TUGAS ANDA:
Kutip tanpa perubahan rentang dari baris yang memuat "What is the distance from the" sampai baris terakhir di bawah, termasuk kedua ujungnya.

━━━ BAHAN YANG DIBERIKAN ━━━

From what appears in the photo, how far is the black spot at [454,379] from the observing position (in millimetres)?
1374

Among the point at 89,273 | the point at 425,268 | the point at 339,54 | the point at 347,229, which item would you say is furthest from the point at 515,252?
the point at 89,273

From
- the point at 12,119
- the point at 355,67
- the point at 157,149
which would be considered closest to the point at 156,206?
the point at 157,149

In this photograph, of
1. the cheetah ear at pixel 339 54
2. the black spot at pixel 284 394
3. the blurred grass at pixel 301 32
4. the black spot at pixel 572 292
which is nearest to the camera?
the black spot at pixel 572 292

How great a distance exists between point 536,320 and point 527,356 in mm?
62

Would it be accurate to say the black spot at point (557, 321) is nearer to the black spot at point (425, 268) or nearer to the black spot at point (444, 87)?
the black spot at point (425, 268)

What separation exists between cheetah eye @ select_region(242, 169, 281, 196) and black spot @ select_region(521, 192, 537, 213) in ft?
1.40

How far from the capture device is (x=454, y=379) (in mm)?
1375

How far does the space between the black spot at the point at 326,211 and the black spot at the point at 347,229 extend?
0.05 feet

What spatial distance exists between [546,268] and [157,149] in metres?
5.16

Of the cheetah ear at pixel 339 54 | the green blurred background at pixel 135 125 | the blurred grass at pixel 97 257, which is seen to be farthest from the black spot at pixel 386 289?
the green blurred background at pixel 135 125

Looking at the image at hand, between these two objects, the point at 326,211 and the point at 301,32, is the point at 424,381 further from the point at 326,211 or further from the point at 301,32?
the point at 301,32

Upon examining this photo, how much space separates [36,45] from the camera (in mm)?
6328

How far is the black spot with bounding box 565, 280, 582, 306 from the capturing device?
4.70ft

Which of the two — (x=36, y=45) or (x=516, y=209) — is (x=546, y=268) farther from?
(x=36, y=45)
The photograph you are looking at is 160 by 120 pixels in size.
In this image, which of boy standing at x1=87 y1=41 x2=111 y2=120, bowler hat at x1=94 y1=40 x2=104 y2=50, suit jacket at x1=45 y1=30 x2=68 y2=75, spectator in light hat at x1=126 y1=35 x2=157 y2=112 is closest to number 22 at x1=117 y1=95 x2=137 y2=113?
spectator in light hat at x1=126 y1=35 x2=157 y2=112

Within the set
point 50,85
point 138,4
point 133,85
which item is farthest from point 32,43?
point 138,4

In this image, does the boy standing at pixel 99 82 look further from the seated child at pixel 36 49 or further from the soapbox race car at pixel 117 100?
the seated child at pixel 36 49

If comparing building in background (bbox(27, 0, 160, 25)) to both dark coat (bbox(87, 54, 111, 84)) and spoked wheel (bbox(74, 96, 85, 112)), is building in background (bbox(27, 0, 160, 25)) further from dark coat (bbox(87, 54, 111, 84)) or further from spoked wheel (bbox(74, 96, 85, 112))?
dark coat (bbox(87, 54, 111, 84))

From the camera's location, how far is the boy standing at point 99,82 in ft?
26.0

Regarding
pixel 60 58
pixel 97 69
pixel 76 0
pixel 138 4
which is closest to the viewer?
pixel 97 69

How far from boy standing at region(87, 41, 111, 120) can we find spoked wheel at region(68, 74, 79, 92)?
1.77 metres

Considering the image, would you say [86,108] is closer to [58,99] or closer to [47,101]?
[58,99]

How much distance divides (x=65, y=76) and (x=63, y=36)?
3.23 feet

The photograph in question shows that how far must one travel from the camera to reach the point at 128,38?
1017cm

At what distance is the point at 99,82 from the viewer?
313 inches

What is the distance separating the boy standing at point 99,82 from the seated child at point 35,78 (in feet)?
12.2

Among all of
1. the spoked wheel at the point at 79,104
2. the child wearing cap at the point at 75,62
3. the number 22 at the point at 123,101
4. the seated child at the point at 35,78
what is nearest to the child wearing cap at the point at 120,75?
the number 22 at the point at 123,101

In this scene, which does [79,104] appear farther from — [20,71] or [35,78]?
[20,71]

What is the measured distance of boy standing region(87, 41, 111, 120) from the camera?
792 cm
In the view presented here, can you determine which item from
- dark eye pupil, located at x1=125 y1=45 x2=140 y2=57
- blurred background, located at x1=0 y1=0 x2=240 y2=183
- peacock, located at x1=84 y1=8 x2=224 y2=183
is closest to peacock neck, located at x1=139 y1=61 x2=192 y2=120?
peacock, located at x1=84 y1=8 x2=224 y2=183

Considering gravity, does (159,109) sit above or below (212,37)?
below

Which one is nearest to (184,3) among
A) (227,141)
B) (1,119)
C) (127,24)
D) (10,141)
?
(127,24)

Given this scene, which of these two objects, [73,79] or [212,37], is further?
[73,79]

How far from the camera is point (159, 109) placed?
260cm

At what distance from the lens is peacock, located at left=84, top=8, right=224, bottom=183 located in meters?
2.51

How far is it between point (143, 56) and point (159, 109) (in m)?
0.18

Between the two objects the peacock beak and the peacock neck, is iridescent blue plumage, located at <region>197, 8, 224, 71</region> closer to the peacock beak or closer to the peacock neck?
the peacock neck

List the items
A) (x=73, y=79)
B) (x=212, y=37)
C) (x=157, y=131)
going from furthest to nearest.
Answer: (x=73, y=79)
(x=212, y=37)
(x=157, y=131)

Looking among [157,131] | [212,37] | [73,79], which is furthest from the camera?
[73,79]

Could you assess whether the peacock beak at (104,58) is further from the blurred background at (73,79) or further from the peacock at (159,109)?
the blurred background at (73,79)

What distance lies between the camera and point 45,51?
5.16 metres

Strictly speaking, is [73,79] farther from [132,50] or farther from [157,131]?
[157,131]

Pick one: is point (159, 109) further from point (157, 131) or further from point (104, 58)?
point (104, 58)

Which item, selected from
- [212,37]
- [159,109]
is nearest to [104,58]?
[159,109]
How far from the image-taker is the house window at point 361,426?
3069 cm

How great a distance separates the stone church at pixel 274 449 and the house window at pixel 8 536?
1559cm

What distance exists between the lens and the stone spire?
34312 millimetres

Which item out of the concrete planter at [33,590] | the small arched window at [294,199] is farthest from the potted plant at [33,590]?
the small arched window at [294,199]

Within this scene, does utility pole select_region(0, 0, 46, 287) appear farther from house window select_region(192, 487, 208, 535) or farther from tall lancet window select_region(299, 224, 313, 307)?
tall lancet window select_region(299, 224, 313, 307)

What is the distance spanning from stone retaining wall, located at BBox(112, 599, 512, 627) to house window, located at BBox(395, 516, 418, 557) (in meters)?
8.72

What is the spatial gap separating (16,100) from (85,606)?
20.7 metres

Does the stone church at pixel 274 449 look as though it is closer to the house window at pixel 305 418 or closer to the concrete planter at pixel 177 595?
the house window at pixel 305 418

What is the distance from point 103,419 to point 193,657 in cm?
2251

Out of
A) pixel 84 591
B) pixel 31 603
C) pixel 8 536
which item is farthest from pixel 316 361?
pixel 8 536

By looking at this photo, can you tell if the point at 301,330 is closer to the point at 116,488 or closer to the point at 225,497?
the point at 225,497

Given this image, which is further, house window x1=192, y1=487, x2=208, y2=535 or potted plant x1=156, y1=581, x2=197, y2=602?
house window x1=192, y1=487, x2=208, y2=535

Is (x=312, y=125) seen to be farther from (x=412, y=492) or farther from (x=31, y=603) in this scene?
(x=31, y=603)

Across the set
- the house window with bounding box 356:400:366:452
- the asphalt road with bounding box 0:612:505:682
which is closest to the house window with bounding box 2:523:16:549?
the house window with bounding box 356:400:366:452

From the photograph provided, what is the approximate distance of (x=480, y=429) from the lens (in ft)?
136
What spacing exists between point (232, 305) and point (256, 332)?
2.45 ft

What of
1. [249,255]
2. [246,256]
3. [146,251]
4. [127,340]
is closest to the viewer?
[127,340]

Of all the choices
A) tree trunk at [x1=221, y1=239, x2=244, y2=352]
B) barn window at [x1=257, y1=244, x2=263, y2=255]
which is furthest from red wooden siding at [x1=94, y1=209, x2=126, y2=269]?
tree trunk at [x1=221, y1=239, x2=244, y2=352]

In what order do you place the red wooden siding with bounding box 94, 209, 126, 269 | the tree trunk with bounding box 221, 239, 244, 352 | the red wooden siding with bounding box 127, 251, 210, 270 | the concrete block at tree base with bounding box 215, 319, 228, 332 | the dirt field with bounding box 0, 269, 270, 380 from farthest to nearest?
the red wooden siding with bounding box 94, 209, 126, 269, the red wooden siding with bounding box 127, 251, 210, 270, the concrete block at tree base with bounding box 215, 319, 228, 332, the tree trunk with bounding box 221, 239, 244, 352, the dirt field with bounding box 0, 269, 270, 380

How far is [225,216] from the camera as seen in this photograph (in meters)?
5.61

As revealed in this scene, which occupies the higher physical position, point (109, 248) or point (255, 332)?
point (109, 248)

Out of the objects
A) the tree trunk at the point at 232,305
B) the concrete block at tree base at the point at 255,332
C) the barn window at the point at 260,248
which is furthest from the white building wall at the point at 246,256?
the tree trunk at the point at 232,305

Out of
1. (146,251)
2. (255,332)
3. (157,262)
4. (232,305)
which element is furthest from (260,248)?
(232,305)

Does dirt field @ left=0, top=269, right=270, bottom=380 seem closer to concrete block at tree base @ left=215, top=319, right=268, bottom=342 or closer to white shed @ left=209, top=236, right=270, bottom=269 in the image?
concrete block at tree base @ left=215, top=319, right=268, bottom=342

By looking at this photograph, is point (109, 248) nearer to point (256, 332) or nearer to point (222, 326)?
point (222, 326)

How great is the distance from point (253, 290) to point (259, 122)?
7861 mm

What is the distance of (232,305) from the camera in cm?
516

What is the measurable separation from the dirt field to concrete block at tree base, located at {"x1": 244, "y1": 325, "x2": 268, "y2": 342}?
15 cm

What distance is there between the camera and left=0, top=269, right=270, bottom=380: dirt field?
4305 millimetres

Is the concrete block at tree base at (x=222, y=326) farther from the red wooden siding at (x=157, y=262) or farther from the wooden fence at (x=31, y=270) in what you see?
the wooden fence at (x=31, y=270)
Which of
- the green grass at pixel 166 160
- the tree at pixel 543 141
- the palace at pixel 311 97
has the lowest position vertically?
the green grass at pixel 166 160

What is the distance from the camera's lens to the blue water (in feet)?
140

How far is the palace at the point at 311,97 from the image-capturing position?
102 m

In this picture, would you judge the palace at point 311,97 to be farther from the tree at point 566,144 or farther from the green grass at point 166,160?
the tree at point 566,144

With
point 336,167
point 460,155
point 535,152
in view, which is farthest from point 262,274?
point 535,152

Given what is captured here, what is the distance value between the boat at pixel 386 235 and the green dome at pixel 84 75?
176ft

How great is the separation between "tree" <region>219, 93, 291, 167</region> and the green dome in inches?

━━━

HASIL LATIHAN:
What is the distance from the camera's lens to the blue water (in feet)?
140

How far is the palace at the point at 311,97 from the image-capturing position?
102 m

In this picture, would you judge the palace at point 311,97 to be farther from the tree at point 566,144 or farther from the green grass at point 166,160?
the tree at point 566,144

With
point 336,167
point 460,155
point 535,152
in view, which is farthest from point 262,274?
point 535,152

Given what is captured here, what is the distance value between the boat at pixel 386 235 and the green dome at pixel 84 75?
176ft

How great is the separation between "tree" <region>219, 93, 291, 167</region> and the green dome in inches?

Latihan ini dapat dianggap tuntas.